(DOCUMENT EXCERPT):
## start
In anticipation to one of my units this year, i've been working on a number of arduino programs during the uni break.
when i started with arduino there were a few early programs that allowed you to create a blinking light on a variable timer. at first i wanted to create a program that would allow multiple lights to flash on indipendant timers, but i found that within arduino, you can only set a single loop of code, so writing the code was going to be very tedious.
each letter reprisents one line of code (blue on and black off) per 10ms with 5 variable lights if i had to write out the code for one continuous loop. i never actually found the point where they all meet up again but gave up this idea at this point because the lights would have to be on a set time and it wouldnt be as good to experiment with.
I began exploring the idea of metering audio and after watching a few tutorials, created a program that took information from max/MSP and sent it to the arduino for one channel of audio, and metered over 12 LED's. My journey became much more difficult when i tried to send two seperate integers through the programs (to meter a left and right channels).
I came across a kind of code called ASCII (American Standard Code for Information Interchange) that could sent multiple intergers, letters and symbols through the serial port as bytes. from there the arduino decodes the information and applies it to the program. This was the ultimate solution to most of my issues, but it took a bit of fine tuning for me to get the program running as quickly as it does now.
## end
(GIVEN PROBLEM 1):
From the Arduino post, reproduce word for word the part that opens with the words "when i started" and closes with "be very tedious.".
(GIVEN PROBLEM 2):
Answer these questions from the Arduino post:
(a) How many variable lights were in the continuous-loop layout where each letter represents one line of code?
(b) Over how many LEDs was the single channel of audio metered?
(c) What does ASCII stand for?

(ENTRIES SUPPLIED):
## start
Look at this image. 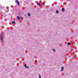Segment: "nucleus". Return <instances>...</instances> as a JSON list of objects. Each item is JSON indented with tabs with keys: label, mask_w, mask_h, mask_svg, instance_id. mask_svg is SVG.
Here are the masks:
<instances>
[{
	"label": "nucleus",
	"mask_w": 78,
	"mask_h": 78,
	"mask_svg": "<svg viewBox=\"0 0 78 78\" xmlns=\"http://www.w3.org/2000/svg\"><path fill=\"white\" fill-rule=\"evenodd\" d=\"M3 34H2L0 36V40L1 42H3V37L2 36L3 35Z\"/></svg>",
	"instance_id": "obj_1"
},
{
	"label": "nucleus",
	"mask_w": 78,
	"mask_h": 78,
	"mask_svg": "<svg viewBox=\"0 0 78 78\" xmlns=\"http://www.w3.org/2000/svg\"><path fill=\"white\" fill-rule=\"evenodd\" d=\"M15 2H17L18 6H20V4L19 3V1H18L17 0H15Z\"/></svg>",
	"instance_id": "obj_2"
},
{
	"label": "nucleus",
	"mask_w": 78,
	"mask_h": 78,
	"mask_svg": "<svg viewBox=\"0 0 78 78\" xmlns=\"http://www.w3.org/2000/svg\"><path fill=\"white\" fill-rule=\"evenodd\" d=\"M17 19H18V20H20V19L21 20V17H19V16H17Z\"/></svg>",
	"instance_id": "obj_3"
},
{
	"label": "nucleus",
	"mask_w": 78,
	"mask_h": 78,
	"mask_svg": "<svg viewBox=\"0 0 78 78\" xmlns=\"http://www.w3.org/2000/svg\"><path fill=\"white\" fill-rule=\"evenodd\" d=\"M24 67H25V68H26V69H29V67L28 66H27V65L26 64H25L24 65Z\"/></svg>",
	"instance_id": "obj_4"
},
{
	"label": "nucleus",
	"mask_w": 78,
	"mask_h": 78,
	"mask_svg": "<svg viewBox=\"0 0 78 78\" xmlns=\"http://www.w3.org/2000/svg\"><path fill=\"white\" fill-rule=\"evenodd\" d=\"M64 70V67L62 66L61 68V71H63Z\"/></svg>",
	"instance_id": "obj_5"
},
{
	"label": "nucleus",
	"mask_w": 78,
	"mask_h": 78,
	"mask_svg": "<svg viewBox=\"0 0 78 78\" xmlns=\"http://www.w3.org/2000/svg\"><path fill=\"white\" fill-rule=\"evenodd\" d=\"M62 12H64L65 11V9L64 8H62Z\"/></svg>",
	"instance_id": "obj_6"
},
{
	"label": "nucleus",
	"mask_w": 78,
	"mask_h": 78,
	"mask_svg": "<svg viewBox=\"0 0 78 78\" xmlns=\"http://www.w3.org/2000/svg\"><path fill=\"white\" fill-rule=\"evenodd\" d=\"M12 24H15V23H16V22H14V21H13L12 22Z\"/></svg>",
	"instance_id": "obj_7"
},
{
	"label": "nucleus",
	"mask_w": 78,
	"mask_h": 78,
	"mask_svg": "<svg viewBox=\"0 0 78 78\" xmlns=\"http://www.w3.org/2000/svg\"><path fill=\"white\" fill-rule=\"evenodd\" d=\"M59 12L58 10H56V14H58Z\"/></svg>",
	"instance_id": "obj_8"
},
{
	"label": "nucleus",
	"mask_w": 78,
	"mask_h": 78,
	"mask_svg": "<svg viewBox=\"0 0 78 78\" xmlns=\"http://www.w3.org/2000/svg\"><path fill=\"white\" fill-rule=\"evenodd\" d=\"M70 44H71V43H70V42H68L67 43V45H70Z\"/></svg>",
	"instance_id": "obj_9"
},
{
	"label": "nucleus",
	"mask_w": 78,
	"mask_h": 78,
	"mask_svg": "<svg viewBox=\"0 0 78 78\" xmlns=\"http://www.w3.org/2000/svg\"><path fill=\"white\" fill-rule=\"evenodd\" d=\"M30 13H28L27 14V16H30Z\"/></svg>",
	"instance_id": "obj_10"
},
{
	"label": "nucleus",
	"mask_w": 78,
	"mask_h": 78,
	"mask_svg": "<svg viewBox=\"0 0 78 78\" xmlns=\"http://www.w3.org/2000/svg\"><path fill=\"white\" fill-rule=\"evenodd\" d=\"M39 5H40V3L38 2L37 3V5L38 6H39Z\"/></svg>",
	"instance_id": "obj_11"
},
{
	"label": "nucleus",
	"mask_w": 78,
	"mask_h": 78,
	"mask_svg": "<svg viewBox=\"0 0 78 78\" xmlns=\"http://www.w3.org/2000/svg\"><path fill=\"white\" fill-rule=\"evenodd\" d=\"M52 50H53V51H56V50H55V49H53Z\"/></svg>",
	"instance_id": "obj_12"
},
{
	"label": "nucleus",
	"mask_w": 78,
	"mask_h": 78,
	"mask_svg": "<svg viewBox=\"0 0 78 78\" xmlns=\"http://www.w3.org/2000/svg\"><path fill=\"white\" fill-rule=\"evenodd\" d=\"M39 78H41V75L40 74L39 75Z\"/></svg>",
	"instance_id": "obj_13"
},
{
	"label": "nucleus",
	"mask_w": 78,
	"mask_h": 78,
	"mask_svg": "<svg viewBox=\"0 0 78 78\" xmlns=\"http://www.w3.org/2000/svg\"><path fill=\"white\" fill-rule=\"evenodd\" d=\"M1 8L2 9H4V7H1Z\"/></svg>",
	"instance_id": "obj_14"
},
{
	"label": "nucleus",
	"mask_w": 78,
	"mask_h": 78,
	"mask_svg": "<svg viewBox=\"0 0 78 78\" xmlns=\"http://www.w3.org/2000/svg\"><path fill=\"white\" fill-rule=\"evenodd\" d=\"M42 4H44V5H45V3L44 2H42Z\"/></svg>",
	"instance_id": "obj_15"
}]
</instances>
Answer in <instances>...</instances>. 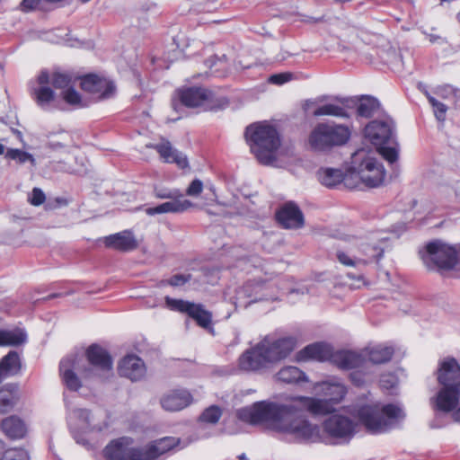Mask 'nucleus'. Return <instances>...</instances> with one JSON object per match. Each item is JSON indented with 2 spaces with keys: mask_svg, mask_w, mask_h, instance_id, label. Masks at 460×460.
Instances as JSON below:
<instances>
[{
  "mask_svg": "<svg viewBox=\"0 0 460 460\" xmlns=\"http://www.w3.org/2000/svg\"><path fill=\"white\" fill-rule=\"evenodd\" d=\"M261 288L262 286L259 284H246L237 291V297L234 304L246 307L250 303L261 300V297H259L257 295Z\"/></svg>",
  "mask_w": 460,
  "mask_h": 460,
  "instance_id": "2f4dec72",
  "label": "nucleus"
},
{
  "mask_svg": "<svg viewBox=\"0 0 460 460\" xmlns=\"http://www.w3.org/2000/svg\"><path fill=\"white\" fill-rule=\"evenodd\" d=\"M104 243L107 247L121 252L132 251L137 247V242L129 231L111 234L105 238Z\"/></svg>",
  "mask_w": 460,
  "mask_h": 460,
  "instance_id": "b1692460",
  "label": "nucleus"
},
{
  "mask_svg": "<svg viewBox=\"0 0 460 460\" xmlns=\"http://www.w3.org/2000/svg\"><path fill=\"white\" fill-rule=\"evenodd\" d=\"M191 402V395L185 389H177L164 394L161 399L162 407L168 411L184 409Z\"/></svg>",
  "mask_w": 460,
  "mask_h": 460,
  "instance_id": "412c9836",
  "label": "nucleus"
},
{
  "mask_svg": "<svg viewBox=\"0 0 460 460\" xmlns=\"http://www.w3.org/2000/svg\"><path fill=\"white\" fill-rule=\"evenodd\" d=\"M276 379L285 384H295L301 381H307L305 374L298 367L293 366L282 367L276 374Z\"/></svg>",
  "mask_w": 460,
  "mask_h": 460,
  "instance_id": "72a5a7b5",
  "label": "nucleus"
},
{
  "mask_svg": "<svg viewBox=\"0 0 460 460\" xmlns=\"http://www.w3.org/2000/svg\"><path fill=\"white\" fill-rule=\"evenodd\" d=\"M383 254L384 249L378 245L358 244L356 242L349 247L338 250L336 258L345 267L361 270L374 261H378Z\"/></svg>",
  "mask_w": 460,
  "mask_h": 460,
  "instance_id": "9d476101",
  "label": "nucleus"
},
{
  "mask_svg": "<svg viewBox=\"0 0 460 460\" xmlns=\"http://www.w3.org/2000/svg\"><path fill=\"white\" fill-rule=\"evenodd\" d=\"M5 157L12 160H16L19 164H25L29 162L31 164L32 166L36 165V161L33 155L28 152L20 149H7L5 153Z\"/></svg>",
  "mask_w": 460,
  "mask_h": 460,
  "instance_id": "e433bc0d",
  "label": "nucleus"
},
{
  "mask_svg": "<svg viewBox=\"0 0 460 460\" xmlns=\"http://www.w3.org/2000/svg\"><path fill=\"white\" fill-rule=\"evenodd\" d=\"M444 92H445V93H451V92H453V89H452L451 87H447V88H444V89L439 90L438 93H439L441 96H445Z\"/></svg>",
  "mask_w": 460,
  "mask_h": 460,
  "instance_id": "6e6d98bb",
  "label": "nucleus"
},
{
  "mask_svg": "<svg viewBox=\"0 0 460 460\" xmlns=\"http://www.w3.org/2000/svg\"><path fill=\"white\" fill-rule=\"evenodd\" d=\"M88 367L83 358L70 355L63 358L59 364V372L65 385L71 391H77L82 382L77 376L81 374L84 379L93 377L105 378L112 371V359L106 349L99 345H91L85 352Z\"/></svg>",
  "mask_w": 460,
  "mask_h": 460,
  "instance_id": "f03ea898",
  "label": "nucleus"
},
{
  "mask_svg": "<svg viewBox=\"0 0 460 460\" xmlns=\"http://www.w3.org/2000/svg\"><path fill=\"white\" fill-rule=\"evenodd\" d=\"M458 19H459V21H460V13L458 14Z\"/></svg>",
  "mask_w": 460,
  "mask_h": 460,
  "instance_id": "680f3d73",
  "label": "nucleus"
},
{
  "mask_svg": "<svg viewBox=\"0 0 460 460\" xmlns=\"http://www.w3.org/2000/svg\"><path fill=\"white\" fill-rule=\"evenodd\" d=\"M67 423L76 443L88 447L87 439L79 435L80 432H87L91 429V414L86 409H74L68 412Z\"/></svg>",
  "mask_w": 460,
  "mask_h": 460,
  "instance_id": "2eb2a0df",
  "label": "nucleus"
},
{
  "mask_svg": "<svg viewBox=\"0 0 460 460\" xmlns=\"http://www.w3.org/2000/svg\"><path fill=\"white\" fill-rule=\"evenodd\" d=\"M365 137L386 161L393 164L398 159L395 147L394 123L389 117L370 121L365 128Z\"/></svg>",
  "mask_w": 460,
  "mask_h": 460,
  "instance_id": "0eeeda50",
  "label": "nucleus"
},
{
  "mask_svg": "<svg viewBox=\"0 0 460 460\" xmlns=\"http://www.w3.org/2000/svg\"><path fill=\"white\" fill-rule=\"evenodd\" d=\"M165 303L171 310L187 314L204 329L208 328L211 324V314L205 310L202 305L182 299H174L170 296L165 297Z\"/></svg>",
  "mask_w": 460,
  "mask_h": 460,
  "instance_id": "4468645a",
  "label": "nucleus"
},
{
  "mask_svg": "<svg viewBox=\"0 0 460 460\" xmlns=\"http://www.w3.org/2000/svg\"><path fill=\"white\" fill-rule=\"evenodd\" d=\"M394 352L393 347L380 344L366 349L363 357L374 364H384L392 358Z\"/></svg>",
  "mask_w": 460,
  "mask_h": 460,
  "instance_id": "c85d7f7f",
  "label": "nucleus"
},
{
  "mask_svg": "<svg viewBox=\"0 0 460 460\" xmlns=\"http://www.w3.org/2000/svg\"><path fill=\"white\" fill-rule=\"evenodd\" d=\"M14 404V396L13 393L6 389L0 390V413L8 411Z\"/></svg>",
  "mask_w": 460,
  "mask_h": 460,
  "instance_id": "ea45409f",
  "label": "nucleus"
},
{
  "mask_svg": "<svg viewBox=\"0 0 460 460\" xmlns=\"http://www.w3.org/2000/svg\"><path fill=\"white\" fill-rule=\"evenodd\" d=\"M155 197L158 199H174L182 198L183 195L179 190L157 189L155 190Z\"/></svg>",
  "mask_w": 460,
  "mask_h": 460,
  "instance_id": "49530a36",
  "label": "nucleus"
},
## end
(RIGHT ANSWER 1):
when i started with arduino there were a few early programs that allowed you to create a blinking light on a variable timer. at first i wanted to create a program that would allow multiple lights to flash on indipendant timers, but i found that within arduino, you can only set a single loop of code, so writing the code was going to be very tedious.

(RIGHT ANSWER 2):
(a) 5
(b) 12
(c) American Standard Code for Information Interchange